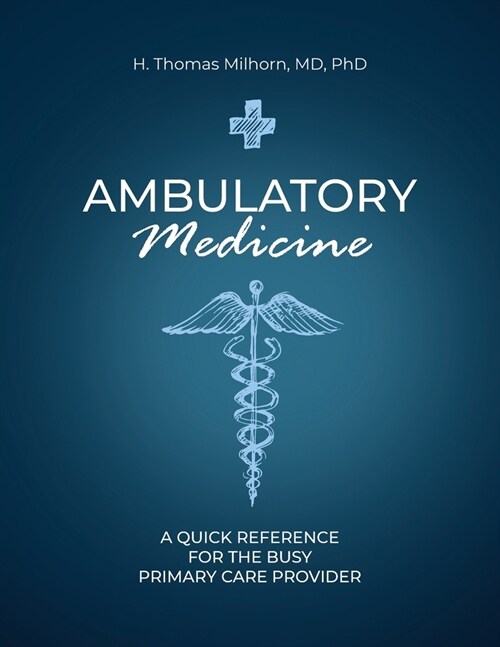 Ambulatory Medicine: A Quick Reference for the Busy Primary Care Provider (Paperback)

==

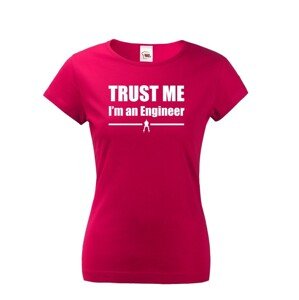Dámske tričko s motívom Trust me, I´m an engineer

--

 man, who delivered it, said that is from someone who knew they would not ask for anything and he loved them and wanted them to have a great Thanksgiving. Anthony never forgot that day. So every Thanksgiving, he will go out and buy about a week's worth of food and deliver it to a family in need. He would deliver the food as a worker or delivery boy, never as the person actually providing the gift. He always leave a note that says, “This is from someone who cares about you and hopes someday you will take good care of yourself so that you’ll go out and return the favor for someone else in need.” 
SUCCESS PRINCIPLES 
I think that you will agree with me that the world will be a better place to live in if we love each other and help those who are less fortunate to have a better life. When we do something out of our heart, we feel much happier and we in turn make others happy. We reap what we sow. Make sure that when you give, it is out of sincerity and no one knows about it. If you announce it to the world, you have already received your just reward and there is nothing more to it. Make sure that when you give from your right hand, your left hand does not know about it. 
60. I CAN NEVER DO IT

What you should do
Look at the records above. Copy every line where the string "from" occurs.

Answer below
 man, who delivered it, said that is from someone who knew they would not ask for anything and he loved them and wanted them to have a great Thanksgiving. Anthony never forgot that day. So every Thanksgiving, he will go out and buy about a week's worth of food and deliver it to a family in need. He would deliver the food as a worker or delivery boy, never as the person actually providing the gift. He always leave a note that says, “This is from someone who cares about you and hopes someday you will take good care of yourself so that you’ll go out and return the favor for someone else in need.” 
I think that you will agree with me that the world will be a better place to live in if we love each other and help those who are less fortunate to have a better life. When we do something out of our heart, we feel much happier and we in turn make others happy. We reap what we sow. Make sure that when you give, it is out of sincerity and no one knows about it. If you announce it to the world, you have already received your just reward and there is nothing more to it. Make sure that when you give from your right hand, your left hand does not know about it. 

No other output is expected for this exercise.